The GE-powered rainbow tunnel uses Tetra Contour, a customisable LED system.
Up we go…
Right when you walk in, there’s a vibrant sign welcoming shoppers to the store.
There’s also a guide to the shop, explained using “chapters” with titles like “Paint The Town Red” and “Orange You Glad You Came.”
Even the colour-block carpet was specially designed for Story by Flor, a custom tile and area rug company.
“Look down and prepare to be floored,” reads one of several “Hue Should Know” informational signs posted throughout the store. We see what you did there.
First, we visited the red room.
Unlike the carnal pleasures of the infamous Fifty Shades of Grey red room, this included an eclectic mix of trendy scarlet-hued items like headphones, soap, candles, notebooks, and gummy bears.
In true ROYGBV fashion, the orange room was located adjacent to red. This included a similar mix of whimsical home goods and knickknacks.
Ditto the yellow room.
The green room was filled with tons of avocado-themed items, an obvious play for millennial shoppers.

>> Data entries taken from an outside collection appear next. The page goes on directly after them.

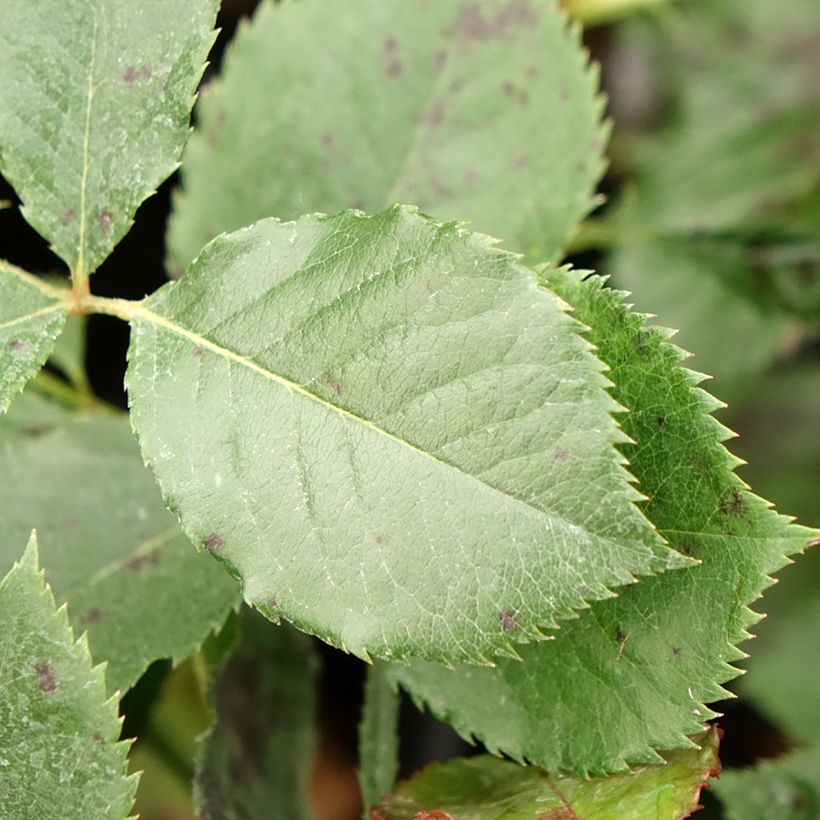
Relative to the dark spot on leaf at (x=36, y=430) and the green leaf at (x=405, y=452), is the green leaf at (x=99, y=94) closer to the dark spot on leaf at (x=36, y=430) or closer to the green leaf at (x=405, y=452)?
the green leaf at (x=405, y=452)

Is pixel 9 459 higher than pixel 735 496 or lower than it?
lower

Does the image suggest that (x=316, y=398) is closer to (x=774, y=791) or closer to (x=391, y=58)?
(x=391, y=58)

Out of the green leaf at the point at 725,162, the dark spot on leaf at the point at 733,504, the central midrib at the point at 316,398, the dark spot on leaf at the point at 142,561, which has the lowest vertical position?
the dark spot on leaf at the point at 142,561

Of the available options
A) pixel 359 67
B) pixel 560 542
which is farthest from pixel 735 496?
pixel 359 67

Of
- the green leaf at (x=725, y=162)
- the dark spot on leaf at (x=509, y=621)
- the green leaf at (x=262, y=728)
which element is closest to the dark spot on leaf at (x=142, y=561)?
the green leaf at (x=262, y=728)

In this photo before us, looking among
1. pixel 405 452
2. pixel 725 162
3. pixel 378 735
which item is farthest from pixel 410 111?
pixel 725 162

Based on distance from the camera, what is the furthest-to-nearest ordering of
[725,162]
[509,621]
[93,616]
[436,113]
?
1. [725,162]
2. [436,113]
3. [93,616]
4. [509,621]

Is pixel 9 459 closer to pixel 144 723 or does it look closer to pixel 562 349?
pixel 144 723
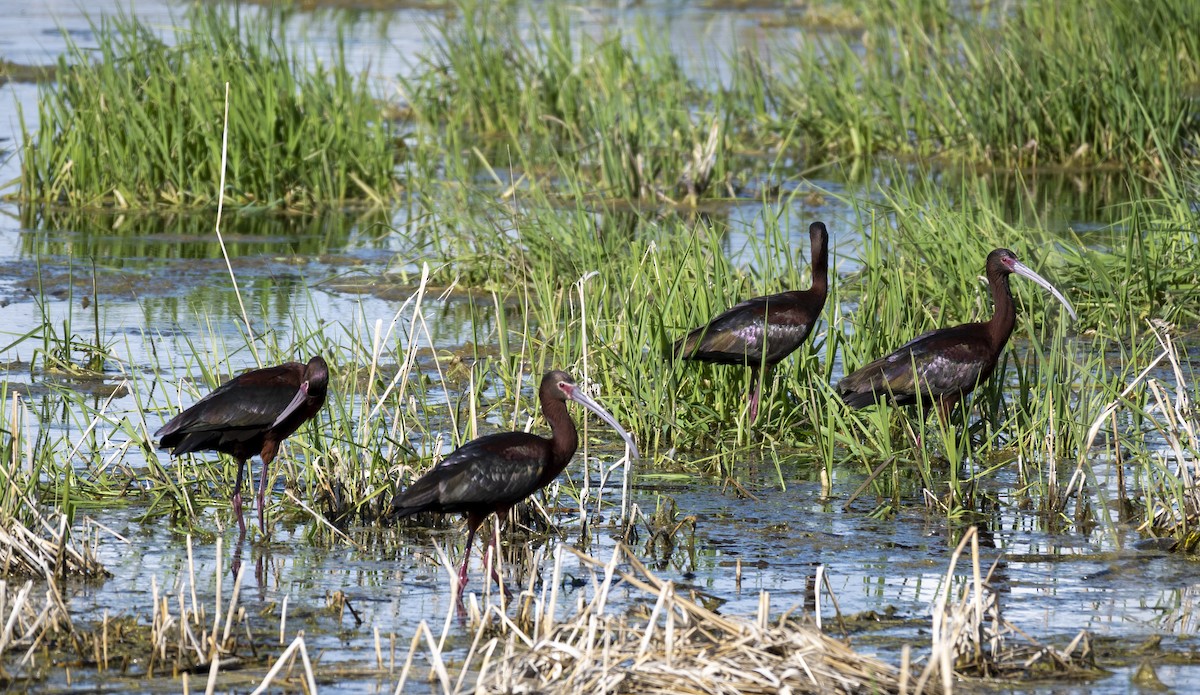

Have you heard the one about how how millennials aren’t buying homes because they’re spending all their money on avocado toast?
In between the monochromatic rooms, we found interactive areas like this one, where shoppers can customise wallets and purses with their initials.
Behind the wallet station there was a wall of customisation inspiration, along with other goodies available for purchase.
For the beauty buffs, Story has a section devoted to customised MAC colour palettes, where shoppers can choose their favourite shades and emblazon them with images and emojis.
On our way to the blue and violet rooms, we found the mesmerising Story Wall, designed by David Stark Design + Production to look like the popular children’s toy Lite-Brite.
Shoppers can move lights around to spell out custom messages.
In the blue room, we found even more whimsy.
The purple area included items like crystals and an accompanying book “The Crystal Companion.”
There was so much neon lighting.
But Story’s not just for millennial and Gen Z shoppers. There’s also a section for kids.
The kids area is loaded with Crayola crayons and colourful picnic tables where they can draw and play.
However, there were no kiddos to be seen on a recent Thursday afternoon.
There’s even a wall display made entirely of green crayons.
After we saw all of the colour rooms, we worked our way around the perimeter to find the exit.
But wait, there’s more. The New York City Story has a section dedicated to — you guessed it — New York-themed paraphernalia.
Then we discovered there’s a lounge area where you can buy cotton candy.
The cotton candy comes in unique flavours like key lime and banana.
You can even play a round of ping-pong if it suits your fancy.
Ultimately, Story was a visual playground, ripe for vibrant Instagram backdrops.
We left feeling slightly overstimulated and empty-handed, but otherwise enjoyed our visit.